José C. Aponte, Amirali Aghazadeh, and colleagues analyzed eight carbonaceous meteorites and ten terrestrial geologic samples using two-dimensional gas chromatography coupled with high-resolution time-of-flight mass spectrometry. Using this data, the authors developed LifeTracer, a computational framework that processes mass spectrometry data and applies machine learning to identify patterns distinguishing abiotic from biotic origins.

Visualization of the distribution of compounds in meteoritic samples and terrestrial geologic samples and the regression coefficients of the logistic regression model trained in LifeTracer. — NASA/PNAS NEXUS
A logistic regression model trained on compound-level features achieved over 87% accuracy in classifying samples as meteoritic or terrestrial. The analysis identified 9,475 peaks in meteorite samples and 9,070 in terrestrial samples, with statistically significant differences between the two sample types in molecular weight distributions and retention times, which describes how long it takes the compound to move through the chromatograph’s two columns. Organic compounds in meteorite samples showed significantly lower retention times, consistent with higher volatility in abiotically formed materials.
The framework identified polycyclic aromatic hydrocarbons and alkylated variants as key predictive features, with naphthalene emerging as the most predictive compound for abiotic samples.
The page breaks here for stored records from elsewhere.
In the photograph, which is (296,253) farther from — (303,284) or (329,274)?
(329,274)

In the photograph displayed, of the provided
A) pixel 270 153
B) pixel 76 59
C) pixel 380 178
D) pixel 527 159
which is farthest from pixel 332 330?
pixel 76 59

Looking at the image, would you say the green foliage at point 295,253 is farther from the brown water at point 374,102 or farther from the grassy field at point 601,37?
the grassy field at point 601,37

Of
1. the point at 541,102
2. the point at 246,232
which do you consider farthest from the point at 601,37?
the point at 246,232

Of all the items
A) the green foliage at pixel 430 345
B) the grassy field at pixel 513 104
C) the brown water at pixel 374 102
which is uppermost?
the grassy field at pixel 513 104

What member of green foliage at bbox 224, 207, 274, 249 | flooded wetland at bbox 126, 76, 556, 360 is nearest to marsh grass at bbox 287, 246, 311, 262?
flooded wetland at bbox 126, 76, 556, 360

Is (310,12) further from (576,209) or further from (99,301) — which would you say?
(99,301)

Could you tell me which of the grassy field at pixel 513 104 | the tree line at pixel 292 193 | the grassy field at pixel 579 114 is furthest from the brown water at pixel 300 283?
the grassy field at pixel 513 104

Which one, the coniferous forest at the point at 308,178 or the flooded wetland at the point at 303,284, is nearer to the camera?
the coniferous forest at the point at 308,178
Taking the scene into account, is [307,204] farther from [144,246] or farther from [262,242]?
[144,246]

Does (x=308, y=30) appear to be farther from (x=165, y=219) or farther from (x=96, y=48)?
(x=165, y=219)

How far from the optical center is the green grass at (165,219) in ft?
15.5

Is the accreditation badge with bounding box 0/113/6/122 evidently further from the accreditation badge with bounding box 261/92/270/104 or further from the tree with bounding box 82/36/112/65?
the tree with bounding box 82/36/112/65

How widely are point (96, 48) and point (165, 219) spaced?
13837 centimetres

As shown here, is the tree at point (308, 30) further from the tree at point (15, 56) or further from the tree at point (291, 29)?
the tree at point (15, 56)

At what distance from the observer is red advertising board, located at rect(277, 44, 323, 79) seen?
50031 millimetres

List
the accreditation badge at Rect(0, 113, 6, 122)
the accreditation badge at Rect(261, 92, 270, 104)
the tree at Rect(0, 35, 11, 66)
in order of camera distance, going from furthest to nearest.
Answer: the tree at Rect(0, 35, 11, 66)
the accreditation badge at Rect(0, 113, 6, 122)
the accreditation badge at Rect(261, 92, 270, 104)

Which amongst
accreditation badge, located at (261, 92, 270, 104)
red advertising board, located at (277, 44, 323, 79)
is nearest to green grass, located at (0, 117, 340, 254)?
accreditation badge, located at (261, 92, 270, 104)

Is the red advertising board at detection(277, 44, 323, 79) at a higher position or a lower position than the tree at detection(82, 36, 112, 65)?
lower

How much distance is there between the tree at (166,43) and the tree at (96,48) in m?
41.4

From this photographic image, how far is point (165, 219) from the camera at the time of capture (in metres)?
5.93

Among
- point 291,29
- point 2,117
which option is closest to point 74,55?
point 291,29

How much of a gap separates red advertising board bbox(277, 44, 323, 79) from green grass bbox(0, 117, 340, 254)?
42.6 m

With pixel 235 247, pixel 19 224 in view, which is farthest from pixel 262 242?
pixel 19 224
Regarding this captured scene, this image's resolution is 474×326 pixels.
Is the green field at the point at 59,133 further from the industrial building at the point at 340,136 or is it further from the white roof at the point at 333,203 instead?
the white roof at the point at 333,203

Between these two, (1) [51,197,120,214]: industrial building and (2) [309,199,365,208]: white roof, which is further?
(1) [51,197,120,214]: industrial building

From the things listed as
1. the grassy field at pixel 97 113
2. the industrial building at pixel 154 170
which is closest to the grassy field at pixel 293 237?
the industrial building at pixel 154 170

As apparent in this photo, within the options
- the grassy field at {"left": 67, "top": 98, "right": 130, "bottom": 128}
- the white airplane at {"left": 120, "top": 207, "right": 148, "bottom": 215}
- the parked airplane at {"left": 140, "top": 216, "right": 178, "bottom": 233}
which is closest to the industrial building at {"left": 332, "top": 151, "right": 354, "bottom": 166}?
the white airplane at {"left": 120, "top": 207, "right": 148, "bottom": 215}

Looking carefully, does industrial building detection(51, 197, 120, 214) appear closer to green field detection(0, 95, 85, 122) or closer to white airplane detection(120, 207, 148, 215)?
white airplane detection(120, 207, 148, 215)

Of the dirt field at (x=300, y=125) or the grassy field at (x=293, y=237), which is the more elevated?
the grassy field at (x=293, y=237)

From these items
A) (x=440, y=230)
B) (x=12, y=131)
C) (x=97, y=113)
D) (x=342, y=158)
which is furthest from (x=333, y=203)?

According to the authors, the approach enables scalable, unbiased biosignature detection and could be a powerful tool for interpreting complex organic mixtures that will be returned by current and future planetary sample return missions.

The LifeTracer workflow for collecting, curating, and analyzing the mass spectrometry data and developing a machine learning model for classifying samples. A) The soluble nonpolar and semipolar organics in 8 meteorites and 10 terrestrial geologic samples were analyzed using untargeted 2D gas chromatography coupled to high-resolution time-of-flight mass spectrometry ( ), resulting in total ion images (TIIs) in four dimensions corresponding to the mass-over-charge ratio (m/z), retention time in the first column (RT1), retention time in the second column (RT2), and intensity (abundance). This illustration shows the workflow for Meteorite 1 (Aguas Zarcas) and Earth Sample 1 (Iceland soil), with distinct peaks at and 102 amu, respectively. The device shown as a cartoon schematic to illustrate the instrument layout. B) High-intensity peaks in TIIs are extracted. Peaks may represent fragment ions originating from the same parent compound. C) Peaks are clustered and tabulated with rows representing features and columns representing samples. Black and gray squares indicate the presence or absence of features, respectively. In this illustration, the squares marked as A and B correspond to the peaks at m/z = 162 and 102 amu in Aguas Zarcas and Iceland soil samples. D) A logistic regression model is trained on the processed data to classify samples into the abiotic and biotic classes based on the composition of their organic compounds. Features with large regression coefficients are analyzed to identify the organic compounds that play a key role in distinguishing between biotic and abiotic samples. We manually analyzed the fragmentation patterns and exact masses in comparison to standards to determine the identity or candidate molecule type for each discriminative compound discovered by LifeTracer.– NASA/PNAS NEXUS
Discriminating abiotic and biotic organics in meteorite and terrestrial samples using machine learning on mass spectrometry data, PNAS NEXUS (open access)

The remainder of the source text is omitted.